Client: Copenhagen Museum
Location: Copenhagen, Denmark
Completion date: 2014
Project Team
Artist
Barbara Cooper
Copenhagen Museum
Landscape Architect
Anders Matthiessen
Anders Matthiessen
Client
Copenhagen Museum
Overview
‘Intersections’ was designed for the Museum of Copenhagen in 2014. The museum’s flat, grass covered back yard was transformed into a space of varied levels and outdoor rooms, connected by a flowing path and surrounded by layered plantings that provide nourishment and space for people as well as pollinators.
The garden was about 100 feet long and 30 feet; wide.
Goals
‘Intersections’ is about the encounter between nature and culture, and the movements and negotiations between the two. The space transitions from a cultivated and ordered garden to gradually transforming into something more wild and natural. This is symbolized by the choice of fruiting trees, berries and vines in the first section, and perennial plantings for bees and pollinators in the other. The garden is both a place for contemplation as well as a space that offers the opportunity to reflect on biodiversity and balance with nature.
Part of the plan included disconnecting the museum’s downspouts from the sewer system and creating water-holding areas within the garden itself.

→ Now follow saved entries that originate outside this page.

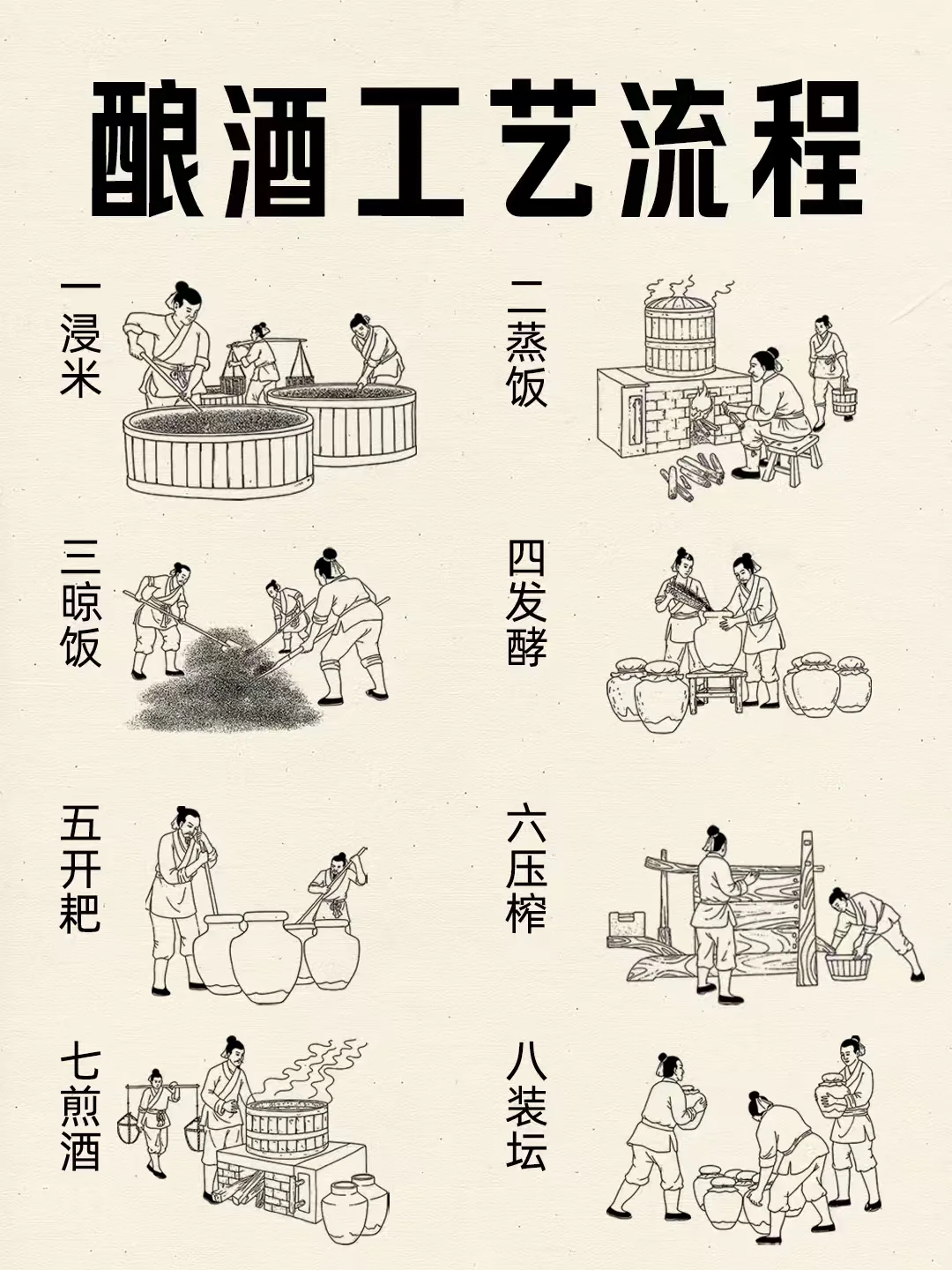 酿酒工艺流程

一浸米

二蒸饭

三晾饭

四发酵

五开耙

六压榨

七煎酒

八装坛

Another essential component was to reveal aspects of the layered history of Copenhagen which the museum’s archaeologists and historians were addressing daily in their excavations in the old part of the city.
Process
I worked with the archaeologists at the museum, integrating some of their artifacts into a cut-away mound that exposed layers of Danish civilization, very much as would be found in an archaelogical excavation. It was excavated down into a lowered ring that collected water from the roof. I studied Danish gardens that were both formally and community-based and worked with the Botanical Gardens to highlight native plantings which they donated to the project. I worked with a landscaper who did all of the hardscaping and plantings.
Additional Information
This was a fabulous opportunity for me to work with a community and incorporate my interests in how we move through space, plantings and gardening, beekeeping, water management and sustainability issues.